PROBLEM DETAILS » Only the lines from the start of the entries up to and including the line with "1350 Woodland Road, Thomaston, GA" should be written out, exactly as they stand.

DATA EXCERPTS »
- - -

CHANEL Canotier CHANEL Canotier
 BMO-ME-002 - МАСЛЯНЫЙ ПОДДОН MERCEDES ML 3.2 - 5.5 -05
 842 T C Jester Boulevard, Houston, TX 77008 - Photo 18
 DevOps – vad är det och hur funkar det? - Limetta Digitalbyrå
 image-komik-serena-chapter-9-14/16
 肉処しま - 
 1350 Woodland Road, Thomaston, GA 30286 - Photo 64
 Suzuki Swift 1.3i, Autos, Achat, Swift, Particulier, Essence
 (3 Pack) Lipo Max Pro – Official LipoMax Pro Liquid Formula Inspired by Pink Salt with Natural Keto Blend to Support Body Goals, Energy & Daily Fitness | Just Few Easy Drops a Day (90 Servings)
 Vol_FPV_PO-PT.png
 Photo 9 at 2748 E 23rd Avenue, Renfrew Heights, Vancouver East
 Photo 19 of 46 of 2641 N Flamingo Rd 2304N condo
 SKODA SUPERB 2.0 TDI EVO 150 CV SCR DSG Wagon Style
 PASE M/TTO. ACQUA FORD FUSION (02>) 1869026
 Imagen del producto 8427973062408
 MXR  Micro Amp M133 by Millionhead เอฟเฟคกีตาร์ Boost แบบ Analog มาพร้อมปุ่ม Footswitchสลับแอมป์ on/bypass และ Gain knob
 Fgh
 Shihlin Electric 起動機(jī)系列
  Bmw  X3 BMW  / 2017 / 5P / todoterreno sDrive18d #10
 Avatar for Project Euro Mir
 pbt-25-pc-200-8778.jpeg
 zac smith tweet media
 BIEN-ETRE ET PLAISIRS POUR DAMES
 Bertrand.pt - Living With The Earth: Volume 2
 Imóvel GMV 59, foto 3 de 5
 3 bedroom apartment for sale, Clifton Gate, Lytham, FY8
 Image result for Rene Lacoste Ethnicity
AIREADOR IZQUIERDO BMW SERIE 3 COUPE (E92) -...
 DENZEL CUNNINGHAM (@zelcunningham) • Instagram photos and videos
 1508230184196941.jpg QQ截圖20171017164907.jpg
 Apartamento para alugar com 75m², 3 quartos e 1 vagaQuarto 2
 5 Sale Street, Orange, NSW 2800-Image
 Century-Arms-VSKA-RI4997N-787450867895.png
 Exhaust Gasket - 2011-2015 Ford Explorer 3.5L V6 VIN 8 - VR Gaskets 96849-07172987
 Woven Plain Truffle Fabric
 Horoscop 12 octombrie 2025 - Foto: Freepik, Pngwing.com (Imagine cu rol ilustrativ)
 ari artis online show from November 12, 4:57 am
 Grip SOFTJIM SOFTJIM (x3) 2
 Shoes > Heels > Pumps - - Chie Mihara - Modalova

- - -

EXPECTED ANSWER »
CHANEL Canotier CHANEL Canotier
 BMO-ME-002 - МАСЛЯНЫЙ ПОДДОН MERCEDES ML 3.2 - 5.5 -05
 842 T C Jester Boulevard, Houston, TX 77008 - Photo 18
 DevOps – vad är det och hur funkar det? - Limetta Digitalbyrå
 image-komik-serena-chapter-9-14/16
 肉処しま - 
 1350 Woodland Road, Thomaston, GA 30286 - Photo 64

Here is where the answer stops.